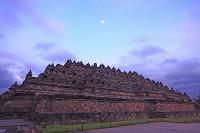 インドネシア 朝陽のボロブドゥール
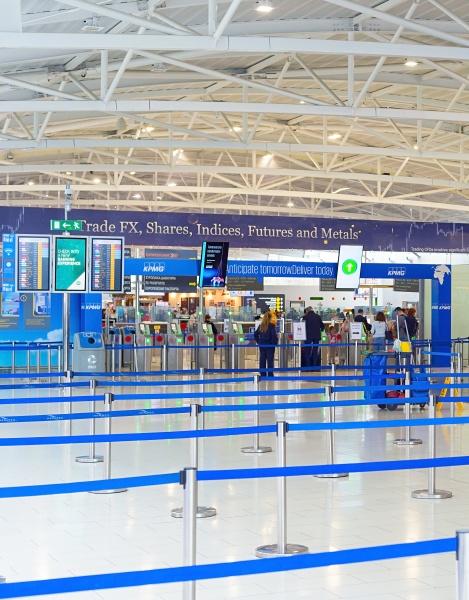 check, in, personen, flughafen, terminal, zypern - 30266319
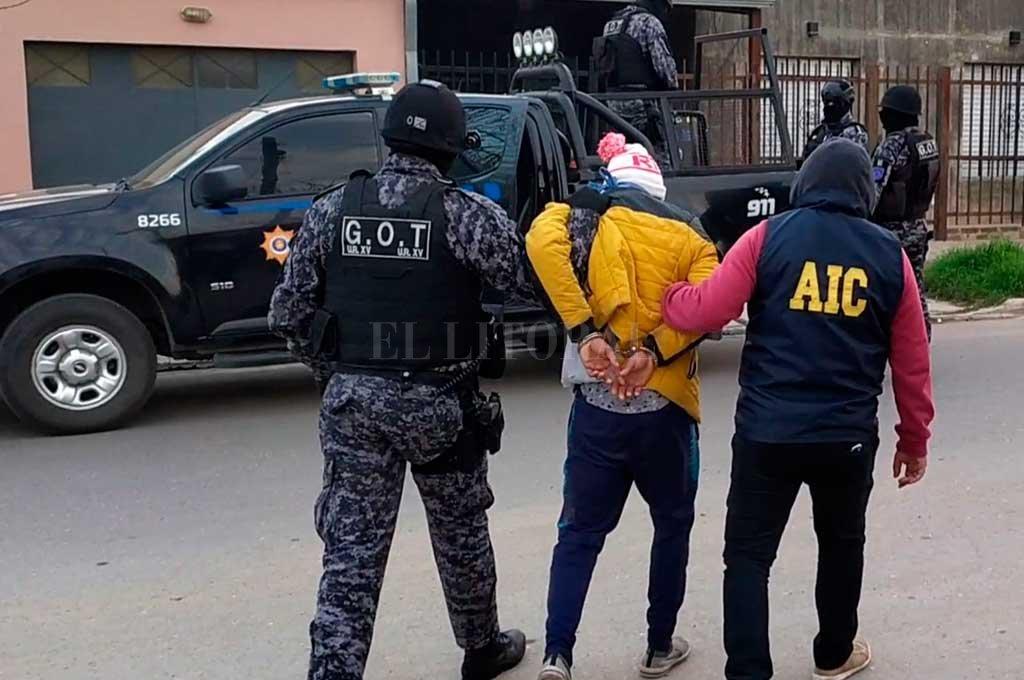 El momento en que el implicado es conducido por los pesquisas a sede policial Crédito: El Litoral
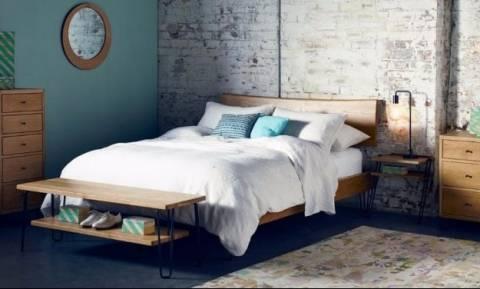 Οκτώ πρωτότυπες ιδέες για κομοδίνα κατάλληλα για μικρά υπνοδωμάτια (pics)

____

## Task requirements
The copy must begin with the line containing "check, in, personen, flughafen, terminal, zypern", end with the last line of the material, match each line exactly, and hold no pictures.

## Task answer
 check, in, personen, flughafen, terminal, zypern - 30266319
 El momento en que el implicado es conducido por los pesquisas a sede policial Crédito: El Litoral
 Οκτώ πρωτότυπες ιδέες για κομοδίνα κατάλληλα για μικρά υπνοδωμάτια (pics)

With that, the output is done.